Rwanda: la France a fait «un grand pas, nous devons l'accepter»

  • Le président Kagame a, lui, salué les paroles de son homologue qui ont «plus de valeur que des excuses»
  • Homme fort du pays depuis 1994, président depuis 2000, Paul Kagame a fait modifier la Constitution en 2015, ce qui lui permet théoriquement de rester au pouvoir jusqu'en 2034

KIGALI: "C'est un grand pas, nous devons l'accepter": le président rwandais Paul Kagame explique avoir choisi de reconnaître le travail de la France sur son rôle dans le génocide de 1994, même s'il n'a pas abouti à des excuses.

Le président français Emmanuel Macron s'est rendu jeudi dans la capitale rwandaise Kigali pour "reconnaître (les) responsabilités" de la France dans cette tragédie, qui a fait au moins 800 000 morts, essentiellement dans la minorité tutsi. Mais elle n'a "pas été complice", a souligné le dirigeant français. 

Les excuses ou la demande de pardon attendues par les survivants et familles de victimes n'ont pas eu lieu.

Ancien chef de la rébellion tutsi qui a régulièrement accusé la France de complicité dans le génocide du printemps 1994, le président Kagame a, lui, salué les paroles de son homologue qui ont "plus de valeur que des excuses".

Sur ce sujet "très complexe", "il n'y a pas de réponse entièrement satisfaisante", a-t-il expliqué dans un entretien accordé vendredi soir à l'AFP et France Inter: "Mais c'est un grand pas. Nous devons le reconnaître, l'accepter et travailler vers d'autres étapes".

"Quelqu'un peut venir et dire "je suis désolé, je m'excuse", il y aura toujours des gens pour dire "ce n'est pas assez". Et c'est leur droit (...) Je ne crois pas qu'il y ait de solution miracle, quelque chose qui viendra tout régler", estime-t-il. 

"Est-ce que ça répond à toutes les questions que les gens se posent ? Je ne pense pas. Est-ce que les survivants ont le droit de contester ? Ils ont le droit".
........
**Consigne:** Reprenez l'article sur la réaction de Paul Kagame à la visite d'Emmanuel Macron à Kigali et poursuivez-le après sa dernière phrase. Les lignes qui suivent ne sont d'aucune utilité ici.
........
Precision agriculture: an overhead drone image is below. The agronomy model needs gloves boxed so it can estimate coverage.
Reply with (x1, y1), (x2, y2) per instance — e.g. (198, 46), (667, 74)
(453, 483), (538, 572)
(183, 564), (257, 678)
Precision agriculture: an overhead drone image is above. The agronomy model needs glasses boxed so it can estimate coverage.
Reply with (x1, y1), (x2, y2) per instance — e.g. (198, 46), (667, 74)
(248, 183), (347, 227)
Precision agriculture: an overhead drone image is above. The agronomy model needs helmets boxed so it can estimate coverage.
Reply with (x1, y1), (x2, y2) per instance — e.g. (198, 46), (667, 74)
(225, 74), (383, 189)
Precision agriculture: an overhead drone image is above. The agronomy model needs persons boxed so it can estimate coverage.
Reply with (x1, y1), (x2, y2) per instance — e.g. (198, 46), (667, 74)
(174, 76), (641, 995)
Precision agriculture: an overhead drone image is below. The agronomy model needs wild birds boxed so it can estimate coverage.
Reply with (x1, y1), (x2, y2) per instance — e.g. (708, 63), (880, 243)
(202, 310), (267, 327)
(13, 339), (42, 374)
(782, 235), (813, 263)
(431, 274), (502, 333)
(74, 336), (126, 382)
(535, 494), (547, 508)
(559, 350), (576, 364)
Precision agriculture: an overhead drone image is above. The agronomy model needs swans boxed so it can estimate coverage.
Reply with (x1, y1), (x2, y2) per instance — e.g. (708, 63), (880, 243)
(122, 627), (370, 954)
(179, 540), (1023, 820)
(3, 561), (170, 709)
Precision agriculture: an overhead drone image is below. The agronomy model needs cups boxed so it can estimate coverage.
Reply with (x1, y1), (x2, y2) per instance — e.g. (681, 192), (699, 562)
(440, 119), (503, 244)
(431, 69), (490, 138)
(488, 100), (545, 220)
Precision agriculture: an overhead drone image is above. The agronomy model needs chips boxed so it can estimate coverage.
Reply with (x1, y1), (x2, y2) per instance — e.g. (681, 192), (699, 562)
........
**Réponse:**
"Je n'ai jamais prétendu être le juge, l'arbitre final de ce qui doit être dit ou fait", affirme-t-il, mais "nous ne devons pas laisser l'acrimonie ou les malentendus autour de la vérité se poursuivre, nous devons être capables d'être sensibles aux sentiments et aux opinions des survivants directement, spécifiquement et aussi à l'avenir que chacun doit vivre".

«Faits établis»

Au-delà de la visite et des mots du discours d'Emmanuel Macron, le dirigeant rwandais dit reconnaître la démarche qu'il a menée ces dernières années, avec notamment l'instauration d'une commission d'historiens, dirigée par Vincent Duclert.

Dans un rapport remis fin mars, celle-ci a conclu aux "responsabilités lourdes et accablantes" de la France et à l'"aveuglement" du président socialiste de l'époque François Mitterrand et de son entourage face à la dérive raciste et génocidaire du gouvernement hutu que soutenait alors Paris.

Un rapport rwandais publié quelques semaines plus tard affirme que "l'Etat français porte une lourde responsabilité pour avoir rendu possible un génocide prévisible".

Ces deux commissions ont "établi des faits" et "disent quasiment la même chose mais de manière différente", estime M. Kagame. 

Le président rwandais place Emmanuel Macron devant son engagement, pris jeudi, à ce "qu'aucune personne soupçonnée de crimes de génocide ne puisse échapper au travail des juges".

Il ne demande pas d'extradition. "Si la justice est rendue en France contre ces gens, j'en serai heureux. Je n'ai pas à dire +ce ne sera justice que si vous me les donnez et que nous les jugeons devant nos tribunaux+. La justice est la justice."

"Je ne suis pas spécifique sur la forme, mais spécifique sur le fait que ces gens ont de graves crimes retenus contre eux, dont ils doivent être tenus pour responsables", affirme-t-il.

Il se refuse toutefois à commenter la demande de non-lieu du parquet de Paris sur le massacre de Bisesero, où des associations accusent l'armée française de "complicité de génocide". "Ce n'est pas à moi de décider", déclare-t-il.

«Mensonges par centaines»

L'étape de jeudi, aussi imparfaite soit-elle, pose les fondations d'une "relation meilleure et plus profonde entre le Rwanda et la France", selon lui.

Certains détracteurs du régime estiment cependant que cette réconciliation se fait aux dépens des droits de l'homme, accusant la France de rester silencieuse sur les atteintes dénoncées par des activistes et des ONG (liberté de la presse bafouée, opposition muselée, morts en détention...). 

"Je ne vois rien de mal, que l'on qualifierait de mal, qui se passe ici et qui ne se produit pas là d'où vous venez", rétorque-t-il aux journalistes français: "Quand ça se passe chez les autres, personne ne s'en mêle. Quand c'est ici, nos problèmes doivent être traités par l'extérieur, ou ils sont créés par l'extérieur". 

"Chaque jour, on nous tire dessus. Beaucoup de mensonges, par centaines", assène-t-il.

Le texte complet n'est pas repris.